Stored entries:
--- Begin ---

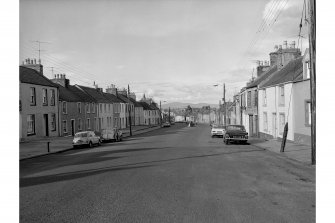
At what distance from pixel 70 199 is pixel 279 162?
11.5 m

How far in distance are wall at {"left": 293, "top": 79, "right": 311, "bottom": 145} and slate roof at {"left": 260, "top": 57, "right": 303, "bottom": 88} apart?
37.6 inches

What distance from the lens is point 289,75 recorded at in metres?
28.9

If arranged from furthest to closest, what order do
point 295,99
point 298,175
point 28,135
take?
point 28,135 → point 295,99 → point 298,175

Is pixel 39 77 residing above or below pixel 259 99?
above

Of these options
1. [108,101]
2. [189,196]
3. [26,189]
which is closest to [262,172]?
[189,196]

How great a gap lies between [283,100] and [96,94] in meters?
39.0

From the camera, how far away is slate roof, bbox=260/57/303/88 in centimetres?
2650

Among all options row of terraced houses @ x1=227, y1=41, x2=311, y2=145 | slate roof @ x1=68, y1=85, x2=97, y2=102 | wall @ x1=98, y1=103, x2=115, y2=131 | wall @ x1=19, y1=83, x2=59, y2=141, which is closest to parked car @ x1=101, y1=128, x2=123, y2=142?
→ wall @ x1=19, y1=83, x2=59, y2=141

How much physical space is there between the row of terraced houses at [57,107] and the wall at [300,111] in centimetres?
2340

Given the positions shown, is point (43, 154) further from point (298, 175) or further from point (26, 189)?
point (298, 175)

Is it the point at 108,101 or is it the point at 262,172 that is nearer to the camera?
the point at 262,172

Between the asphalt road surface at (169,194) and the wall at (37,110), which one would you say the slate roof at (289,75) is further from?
the wall at (37,110)

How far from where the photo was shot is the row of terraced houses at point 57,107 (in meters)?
33.2

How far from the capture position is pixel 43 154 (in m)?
21.8
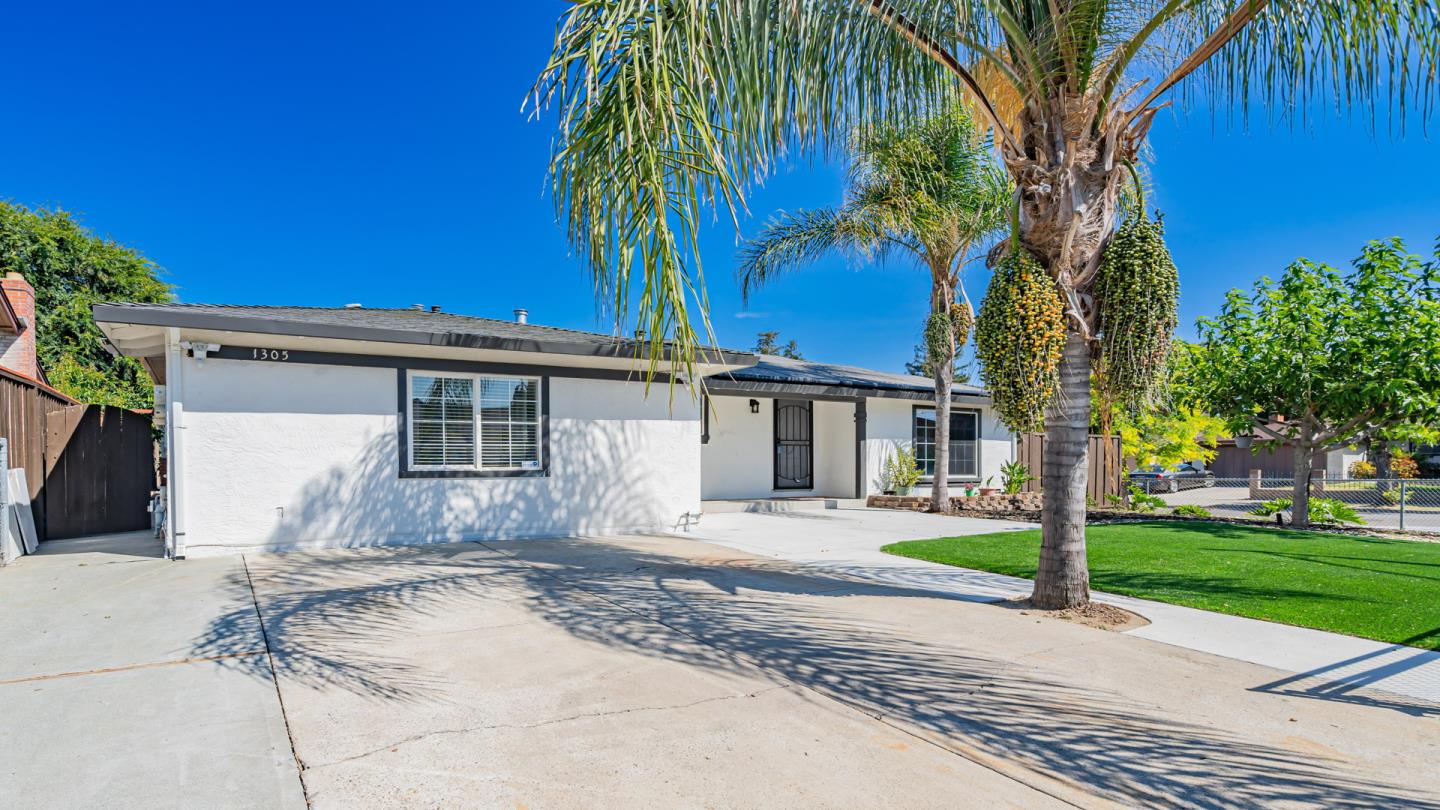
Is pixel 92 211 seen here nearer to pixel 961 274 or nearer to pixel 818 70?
pixel 961 274

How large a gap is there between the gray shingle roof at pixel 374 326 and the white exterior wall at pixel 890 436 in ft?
20.9

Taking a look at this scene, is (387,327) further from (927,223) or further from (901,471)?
(901,471)

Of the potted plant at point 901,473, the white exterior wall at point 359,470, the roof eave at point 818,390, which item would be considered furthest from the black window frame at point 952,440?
the white exterior wall at point 359,470

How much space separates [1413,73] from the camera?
4867 mm

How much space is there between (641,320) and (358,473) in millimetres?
7020

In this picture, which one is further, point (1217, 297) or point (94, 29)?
point (94, 29)

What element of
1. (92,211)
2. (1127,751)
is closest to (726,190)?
(1127,751)

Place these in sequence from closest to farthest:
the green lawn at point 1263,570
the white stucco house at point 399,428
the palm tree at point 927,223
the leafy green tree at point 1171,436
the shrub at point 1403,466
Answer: the green lawn at point 1263,570, the white stucco house at point 399,428, the palm tree at point 927,223, the leafy green tree at point 1171,436, the shrub at point 1403,466

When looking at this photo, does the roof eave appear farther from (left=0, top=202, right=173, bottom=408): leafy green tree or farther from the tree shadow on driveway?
(left=0, top=202, right=173, bottom=408): leafy green tree

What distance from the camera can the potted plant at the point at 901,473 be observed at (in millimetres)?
16969

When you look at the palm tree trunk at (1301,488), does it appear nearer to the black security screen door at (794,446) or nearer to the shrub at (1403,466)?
the black security screen door at (794,446)

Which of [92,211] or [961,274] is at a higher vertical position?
[92,211]

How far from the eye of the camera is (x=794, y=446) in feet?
57.2

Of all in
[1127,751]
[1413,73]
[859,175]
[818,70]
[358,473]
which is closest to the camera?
[1127,751]
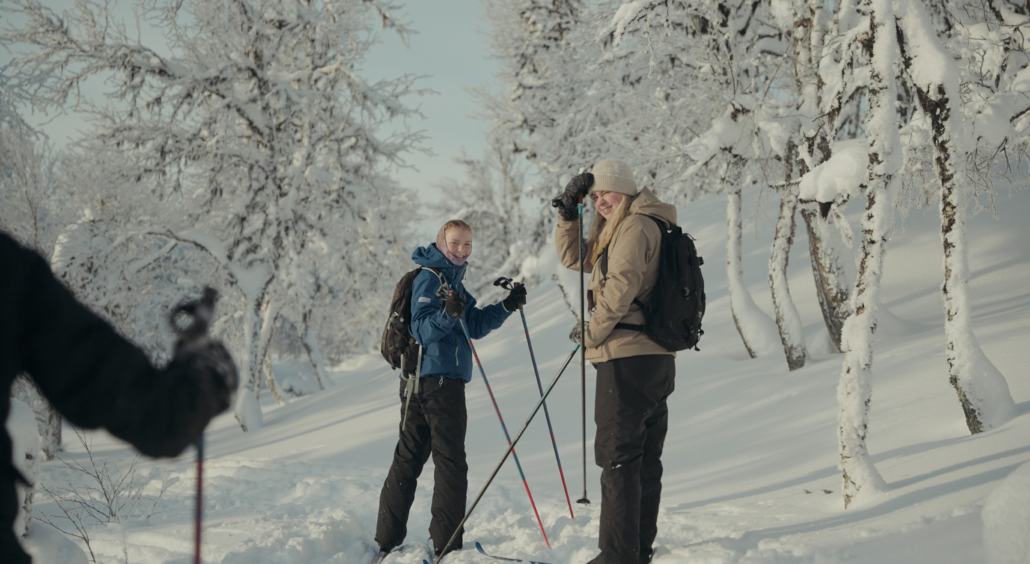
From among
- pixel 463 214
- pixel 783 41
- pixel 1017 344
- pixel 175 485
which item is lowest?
pixel 175 485

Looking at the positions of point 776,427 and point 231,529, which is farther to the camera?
point 776,427

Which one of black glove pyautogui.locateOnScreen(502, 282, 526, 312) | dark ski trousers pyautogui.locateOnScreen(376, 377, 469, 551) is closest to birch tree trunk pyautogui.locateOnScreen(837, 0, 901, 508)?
black glove pyautogui.locateOnScreen(502, 282, 526, 312)

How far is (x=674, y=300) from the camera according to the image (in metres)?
3.23

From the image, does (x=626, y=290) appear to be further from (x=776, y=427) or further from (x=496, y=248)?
(x=496, y=248)

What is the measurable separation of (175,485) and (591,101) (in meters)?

--- End ---

● Given problem
Recast the lines of the records between the line holding "How far from where" and the line holding "Answer: the green", inclusive, as a JSON list of strings, one string per line. Skip blank lines and leave the pictures out.

● Solution to this exercise
[
  "How far from where the photo was shot is the row of terraced houses at point 57,107 (in meters)?",
  "33.2",
  "How far from the capture position is pixel 43 154 (in m)?",
  "21.8",
  "Is pixel 92 211 seen here nearer to pixel 961 274 or nearer to pixel 818 70?",
  "pixel 961 274",
  "How large a gap is there between the gray shingle roof at pixel 374 326 and the white exterior wall at pixel 890 436 in ft?",
  "20.9",
  "Taking a look at this scene, is (387,327) further from (927,223) or further from (901,471)?",
  "(901,471)",
  "Of the potted plant at point 901,473, the white exterior wall at point 359,470, the roof eave at point 818,390, which item would be considered furthest from the black window frame at point 952,440?",
  "the white exterior wall at point 359,470",
  "How much space separates [1413,73] from the camera?",
  "4867 mm",
  "How much space is there between (641,320) and (358,473) in millimetres?",
  "7020",
  "In this picture, which one is further, point (1217, 297) or point (94, 29)?",
  "point (94, 29)",
  "What element of",
  "1. (92,211)",
  "2. (1127,751)",
  "is closest to (726,190)?",
  "(1127,751)",
  "Place these in sequence from closest to farthest:",
  "the green lawn at point 1263,570",
  "the white stucco house at point 399,428",
  "the palm tree at point 927,223",
  "the leafy green tree at point 1171,436",
  "the shrub at point 1403,466",
  "Answer: the green lawn at point 1263,570, the white stucco house at point 399,428, the palm tree at point 927,223, the leafy green tree at point 1171,436, the shrub at point 1403,466"
]